Investing in a Volatile Market
May 9, 2022
Over the last week we’ve seen an uptick in volatility in equity markets. To that point, so far this year we have seen the biggest concurrent fall in stocks and bonds in almost 50 years (the S&P500 is down 17% this year and the aggregate bond index is down 10%). With negative and attention-grabbing headlines widespread at the moment, we wanted to reiterate some key points as well as changes we are making to our portfolio to mitigate risk:
Key points
Staying invested in good quality businesses has historically proven to be the best course of action through uncertainty.
Cash is yielding a negative real return, with inflation in the high single digits.
Attempting to time the market usually results in realized losses and lost gains.
Portfolio changes
Adding exposure to pre-IPO companies not subject to public equity market volatility and simultaneously offering liquidity to employees of private companies.
Focus on quality high dividend companies with defensive characteristics and attractive valuations.
Increasing our allocation to structured yield notes with attractive coupon payments.
Implementing a tax loss harvesting strategy to realize losses where appropriate to reduce your tax bill (the article attached shares further insight).
Allocating to unlisted, private real estate debt secured by physical property.
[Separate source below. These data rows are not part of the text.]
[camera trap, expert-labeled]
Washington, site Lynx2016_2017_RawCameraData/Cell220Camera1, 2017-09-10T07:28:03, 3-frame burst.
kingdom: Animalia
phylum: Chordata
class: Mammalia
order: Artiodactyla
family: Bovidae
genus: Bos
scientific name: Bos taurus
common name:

Finally, we wanted to provide an update on the ‘equity tilt’ portion of our portfolio. We are purchasing an ‘absolute note’ that acts as a hedge against the S&P500 (generates positive returns so long as that in twelve months the issuing bank remains solvent and the S&P500 is not down by more than 25%). We ‘pay’ for that hedge by capping upside on the investment at 8.85% over a 12-month period.
Markets will be focused on CPI leading into Wednesday as April’s numbers are released.
Disclaimer
The information presented should not be considered personalized investment, financial, legal, or tax advice. This notification is not an offer to buy or sell, or a solicitation of any offer to buy or sell, any of the securities mentioned herein. Certain statements contained herein may constitute projections, forecasts, and other forward-looking statements, and are based primarily on assumptions applied to certain historical financial information. Certain information has been provided by third-party sources, and although believed to be reliable, it has not been independently verified, and its accuracy or completeness cannot be guaranteed. Any opinions, projections, forecasts, and forward-looking statements presented herein are valid as of the date of this document and are subject to change. Past performance is not indicative of future performance. Principal value and investment return will fluctuate. There are no implied guarantees or assurances that the target returns will be achieved, or objectives will be met. Future returns may differ significantly from past returns due to many different factors. Investments involve risk and the possibility of loss of principal. The values and performance numbers represented in this report reflect management fees. The values used in this report were obtained from sources believed to be reliable. Performance numbers were calculated by Black Diamond using the data provided by your custodian. Please consult your custodial statements for an official record of value.
The securities involve risks not associated with an investment in ordinary debt securities. Selected Risks Associated with any of these structures include: - Notes are not principal protected and investors can lose some or all their initial principal if the underlying asset falls below the Principal Barrier Level. - Contingent coupon payments. Investors may not receive periodic interest payments if the performance of the underlying asset falls below the Coupon Barrier Level. It is possible that investors will not receive any coupon payments over the life of the Note. - Potential for early redemption and reinvestment risk. Notes will be automatically called if the performance of the underlying asset is at or above the Initial Strike Price on the defined Observation Date. If called, investors may not be able to reinvest their proceeds in a product with a comparable coupon. - Returns are limited to the coupon payments, if any. Investors will not participate in any price appreciation of the underlying asset. Additionally, investors will not receive dividend payments generated by the underlying asset. - Limited secondary market. Notes should be considered buy-and-hold investments and investors should hold them to maturity. They are not traded on an exchange and there may be little to no secondary market available. - Issuer credit risk. Notes are senior, unsecured debt obligations of the issuer and all payments of income and principal are therefore subject to the creditworthiness of the issuer. - Complex investments. Notes may have complex features and may not be suitable for all investors.